AI: About as annoying as the parasite, but make sure you've got TIII Logistics CMD Centers to shut down the teleports on the whipping boy. If they get through they can cause all sorts of hassle.
Teleport Raider/Battlestation
Player: A secondary, almost separate fleet. They need to be micro'd or they break off the fleet ball even in group move and get themselves wrecked. Battlestations are better if you have to make the choice because of AI Eyes. A lot of things you'd want to raid are immune to Minor Electric so their versatility is low. Primarily useful if you're dealing with a lot of range units (snipers, blade spawners, raptors, etc).
AI: Logistics III or die. Once these break past your outer defenses into the backfield they will tear your econ to shreds and eventually you'll end up chasing them across half the galaxy. They die easily enough... if you can catch them.
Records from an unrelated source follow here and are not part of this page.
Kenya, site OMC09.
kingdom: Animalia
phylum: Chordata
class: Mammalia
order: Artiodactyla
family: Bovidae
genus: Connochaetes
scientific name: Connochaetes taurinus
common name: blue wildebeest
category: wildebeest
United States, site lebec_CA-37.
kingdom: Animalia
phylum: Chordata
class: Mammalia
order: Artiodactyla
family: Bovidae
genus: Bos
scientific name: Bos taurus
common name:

Tractor Platform AKA Honeycomb
Player: Requires a lot of micro to use well. Very low caps make their versatility low, they die too quickly in places where you want to be able to drag a subsection of ships from, like a camped wormhole.
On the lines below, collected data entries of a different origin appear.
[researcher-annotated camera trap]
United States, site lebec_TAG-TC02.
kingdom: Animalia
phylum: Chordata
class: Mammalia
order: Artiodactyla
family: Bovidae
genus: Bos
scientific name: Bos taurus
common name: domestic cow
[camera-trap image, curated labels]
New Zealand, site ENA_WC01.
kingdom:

AI: Bane of my existance. They'll grab 50-100 of your ships, are a pain to actually lay waste to when there's 10+ of them at MK III/IV dragging your fleet all over the universe, and will light up threat throughout the known galaxy. Bombers, more bombers, and then more bombers. Starship builds will help combat them as well, since they can't be tractored. Of particular use against them are Maws.
Vampire
Player: Another close combat ship that heals itself as it does damage. Decent bonuses and regen time. Ignores FFs.
AI: Annoying little buggers, but mostly dangerous in waves. Without grav wells they'll blow right into your command center and burst it, then pass through to chew up anything else. Make sure to protect any outlying fabricators and the like as well with gravity, as they find them tasty and will beeline for them.
Viral Shredder
Player: If you've got the energy, they've got the will. Similar to the vampire, but instead of healing these little babies multiply. An A class ship if used well. Their replication abilities are per planet, so you can easily blow past your caps with these. Split 'em in half and bring some along for a fight, send half back to the Whipping Boy and repeat. They'll lay waste to your energy supply if you're not careful though.
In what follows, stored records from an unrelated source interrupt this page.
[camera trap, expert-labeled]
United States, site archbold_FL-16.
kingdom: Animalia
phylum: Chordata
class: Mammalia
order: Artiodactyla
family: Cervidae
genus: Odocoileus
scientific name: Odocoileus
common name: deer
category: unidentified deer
AI: Primary targets. They die easily enough if you concentrate on them, but if you don't they can easily get out of hand and do way more damage then they should have. Also, watch for waves of them because like any other melee, they can get under your FFs and chew through anything you really wanted to protect. Gravity is your best bet.
Younglings
Player: Younglings (Command, Nanoswarm, Tiger, Vulture, and Weasel) really could have a dissertation. They're suicide ships with incredibly low costs to their power, but they constantly degrade over 4 minutes till they die. You can build support structures for them to regenerate them but that's the only way they heal outside of level II transports. Used as a 'streaming offense' if you've got a strong econ, they can sandpaper away just about any system. As a standard fleet ship they leave a lot to be desired and in most cases should be left on the whipping boy.
AI: Bwahahaha, yeah, right. They're really only threats when they're launched in reaction to something (certain AIs get special fabricators) or as the roaming enclaves. I'm not even sure the AI can get these as a standard fleet ship.
That about covers all the standard fleet ships you can pull out as per the ShipDataFull I pulled off 5.021. I'm looking forward to the discussion.